THE CHRYSANTHEMUM AND THE FISH: Japanese Humor Since the Age of the Shoguns, by Howard Hibbett. Tokyo/New York: Kodansha International, 2001, 228 pp., with 40 woodcut-print illustrations, 3,000 yen (cloth)

Toward the end of this most agreeable essay on the local comic spirit, Howard Hibbett observes: "To analyze a national 'sense of humor,' that most dubious aspect of the dubious concept of national character, is to venture into the perilous realm of ethnic humor itself."

So it is, but the author, master translator of Junichiro Tanizaki and Yasunari Kawabata and a noted Japan scholar, is well able to traverse this precarious ground. He knows that, as Saul Steinberg once said, "trying to define humor is one of the definitions of humor." Consequently, he lets Japanese humor speak for itself and discovers whole worlds of merriment, a place "far more expansive than any stereotyped view or single theory can accommodate."
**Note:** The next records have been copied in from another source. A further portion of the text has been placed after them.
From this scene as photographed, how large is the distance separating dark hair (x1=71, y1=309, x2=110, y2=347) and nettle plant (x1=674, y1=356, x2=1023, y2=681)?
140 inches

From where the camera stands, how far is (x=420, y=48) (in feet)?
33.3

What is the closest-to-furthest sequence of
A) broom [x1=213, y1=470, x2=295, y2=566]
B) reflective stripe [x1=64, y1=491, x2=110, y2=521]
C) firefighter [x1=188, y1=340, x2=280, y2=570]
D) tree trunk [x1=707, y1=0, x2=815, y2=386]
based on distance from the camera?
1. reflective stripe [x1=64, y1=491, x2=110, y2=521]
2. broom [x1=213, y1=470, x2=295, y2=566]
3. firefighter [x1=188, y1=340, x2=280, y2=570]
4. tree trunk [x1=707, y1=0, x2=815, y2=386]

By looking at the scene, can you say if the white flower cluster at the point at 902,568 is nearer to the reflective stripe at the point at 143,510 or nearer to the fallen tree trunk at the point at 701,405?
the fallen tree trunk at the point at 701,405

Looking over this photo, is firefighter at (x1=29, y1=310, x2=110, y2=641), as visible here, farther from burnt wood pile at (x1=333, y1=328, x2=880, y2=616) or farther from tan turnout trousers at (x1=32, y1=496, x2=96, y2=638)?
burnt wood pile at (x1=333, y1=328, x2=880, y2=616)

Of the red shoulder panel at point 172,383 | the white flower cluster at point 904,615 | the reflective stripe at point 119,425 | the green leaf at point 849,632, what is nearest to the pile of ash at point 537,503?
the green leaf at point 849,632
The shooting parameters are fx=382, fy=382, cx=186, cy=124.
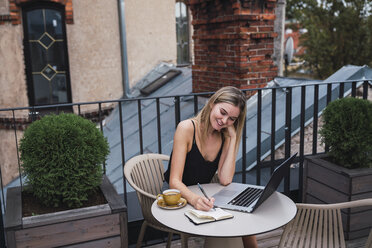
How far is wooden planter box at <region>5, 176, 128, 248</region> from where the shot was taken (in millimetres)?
2051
Distinguishing among the various kinds of humor, one can discern that much of the best is concerned with "deflation," as indeed one might expect in such a status-stuck culture as this one is. Looking at a hanging scroll, one viewer asks another: "What on earth do you make of it?" The other answers, "That's a carp swimming up a waterfall." To which the first says: "Is that so? I thought it was eating noodles."